They May Be Gone But Their Musical Legacy Will Live Forever

The new year is almost upon us and it’s time once again to reflect on the past year and the talented artists we have lost. In 2018, we have said goodbye to iconic and legendary performers whose music has inspired generations as well as those in the prime of their careers. Sadly, some were taken way too soon as they succumbed to their battles with mental illness, depression, and addiction. Although they may no longer be with us, their musical legacy lives on and their songs shall become immortal serving to both entertain and inspire future generations of music lovers.


Aretha Franklin (March 25, 1942-August 16, 2018)

This past August the world said goodbye to the Queen of Soul herself, Aretha Franklin. The iconic vocalist was the epitome of class and grace as she not only entertained the masses but was vocal in the fight for civil rights. Selling over 75 million records, her legendary career speaks for itself. I would be hard pressed to find someone who hasn’t been affected by her music.
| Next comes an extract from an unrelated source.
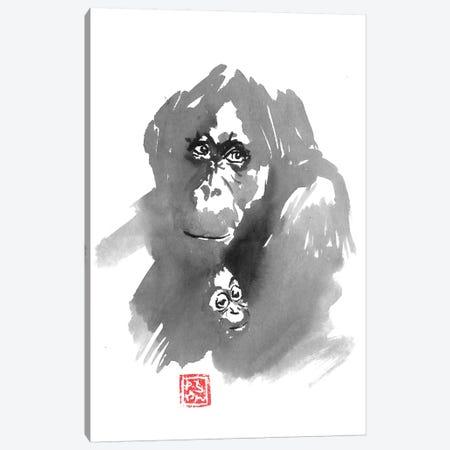 Gorillla Family Canvas Print #PCN221} by Péchane Art Print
Whether she taught you “a little respect” or made you “feel like a natural woman,” the memories and music of Aretha Franklin will always be a part of us.


Mac Miller (January 19, 1992-September 7, 2018)
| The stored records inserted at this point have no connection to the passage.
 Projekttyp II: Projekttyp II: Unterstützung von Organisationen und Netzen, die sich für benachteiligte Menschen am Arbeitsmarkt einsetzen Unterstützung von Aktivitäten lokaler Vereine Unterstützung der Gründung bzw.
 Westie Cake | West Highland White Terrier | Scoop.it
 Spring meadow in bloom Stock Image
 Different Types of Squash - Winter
With five chart topping albums to his credit, the 26 year old Miller was not only an accomplished rapper but a well known producer and skilled arranger. Starting out as a young indie artist, the young rapper showed an entire generation how to have the “best day ever.” His fifth studio album Swimming was released in August of 2018 with the single “Self Care” earning him his highest charting song ever two weeks after his death.


Roy Clark (April 15, 1933-November 15, 2018)

Known as the super picker, country music artist Roy Clark was a legendary performer and guitarist. Not only was he the co-host of the iconic variety show Hee Haw which continues entertaining audiences to this day, but the winner of countless awards and accolades. Clark was a Grammy and American Country Music awards winner and a member of the Grand Ole Opry. He was inducted into the Country Music Hall of Fame in 2009.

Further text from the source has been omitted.